Татьяна Коростышевская

Огонь блаженной Серафимы

ПРОЛОГ

Надворная советница Попович из чародейского приказа боялась покойников. Про то все знали, поэтому разбойные приказные наблюдали действия конкурирующей службы со скрытым злорадством. Явилась, главное, фу-ты ну-ты, мундир с петличками, воротничок крахмальный, очки еще, хотя всем известно, что зрение у советницы отличное.

— Тело опознали? — спросила Евангелина Романовна, поздоровавшись и кивнув сопровождающему ее младшему чину, чтобы доставал самописец.

— Девица Бобынина, двадцати семи лет. — Сыскарь Толоконников с преувеличенной предупредительностью увлек чиновную даму поближе к трупу. — Сами убедитесь.

Попович взглянула и позеленела лицом, вызвав ожидаемое удовольствие присутствующих.

— Мы бы господ чародеев не тревожили, — продолжал Толоконников, — но…

Окончание фразы он подвесил нарочно. Чтобы помучилась чиновная барышня, чтобы все свои грешки либо огрехи припомнила.

Попович бровки над очками подняла и с нажимом переспросила:

— Но? — Повернулась к младшему чину. — Пиши, Митрофан. Протокол осмотра, дом Бобыниных на Голубой улице, седьмого серпеня утро…

— Дом-то непростой. — Толоконников воздел перст к потолку. — Чародейка неординарная здесь проживала. Почитай, что ни день, про нее газеты пишут. Давеча, к примеру, в «Пыжике» сообщали, что известные всем девицы А. и Б…

— Труп девицы, — не отвлекшись, продолжала Попович, — в двух аршинах от входной двери, головой повернут к окну, у правой руки…

Она присела, рассматривая что-то на ковре:

— …склянка с остатками мутной жидкости, судя по запаху, предположительно мышьяк.

— Очень на самоубийство похоже, — кивнул Толоконников. — Приняла девица яду, как то у столичной молодежи модно, да и упокоилась. Думала, найдут ее, красивую, в прическе да с ликом намазанным, только просчиталась. Рвало ее перед смертью, извольте посмотреть, да судорогой скорчило.

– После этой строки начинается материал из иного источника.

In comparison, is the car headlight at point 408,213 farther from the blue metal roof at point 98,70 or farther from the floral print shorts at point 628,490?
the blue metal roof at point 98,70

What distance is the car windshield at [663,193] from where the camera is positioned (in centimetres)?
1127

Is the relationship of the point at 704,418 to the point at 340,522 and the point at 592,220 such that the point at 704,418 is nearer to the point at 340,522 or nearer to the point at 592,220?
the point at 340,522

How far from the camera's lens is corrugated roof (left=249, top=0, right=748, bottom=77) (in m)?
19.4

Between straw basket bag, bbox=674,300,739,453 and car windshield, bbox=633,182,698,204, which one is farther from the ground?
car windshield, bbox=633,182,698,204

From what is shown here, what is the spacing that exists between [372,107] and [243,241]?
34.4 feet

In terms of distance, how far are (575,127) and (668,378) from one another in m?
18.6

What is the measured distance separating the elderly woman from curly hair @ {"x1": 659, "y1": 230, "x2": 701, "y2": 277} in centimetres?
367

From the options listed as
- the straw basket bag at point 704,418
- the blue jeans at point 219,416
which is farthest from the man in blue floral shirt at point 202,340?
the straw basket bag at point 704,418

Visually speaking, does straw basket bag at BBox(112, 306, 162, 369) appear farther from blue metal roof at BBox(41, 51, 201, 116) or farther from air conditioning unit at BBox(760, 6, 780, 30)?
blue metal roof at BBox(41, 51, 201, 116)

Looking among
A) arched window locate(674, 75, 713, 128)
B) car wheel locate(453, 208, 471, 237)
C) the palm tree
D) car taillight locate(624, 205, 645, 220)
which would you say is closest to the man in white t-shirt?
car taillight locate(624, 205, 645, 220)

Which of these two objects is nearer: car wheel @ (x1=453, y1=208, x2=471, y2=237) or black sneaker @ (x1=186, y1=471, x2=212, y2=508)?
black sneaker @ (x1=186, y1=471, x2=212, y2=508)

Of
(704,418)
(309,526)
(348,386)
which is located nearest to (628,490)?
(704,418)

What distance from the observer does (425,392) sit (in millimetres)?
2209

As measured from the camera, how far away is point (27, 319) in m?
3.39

— Так отчего же тогда, Степан Андреевич, — резко спросила Попович, — вы из чародейского приказа нас затребовали? Ты, Митрофан, укажи в протоколе, что следов магического воздействия не обнаружено.

Толоконников взвился было, чтоб наглую девицу на место задвинуть, но та вдруг ахнула, еще пуще позеленев, и, встав на четвереньки у трупа, принялась елозить во рту покойницы пальцами.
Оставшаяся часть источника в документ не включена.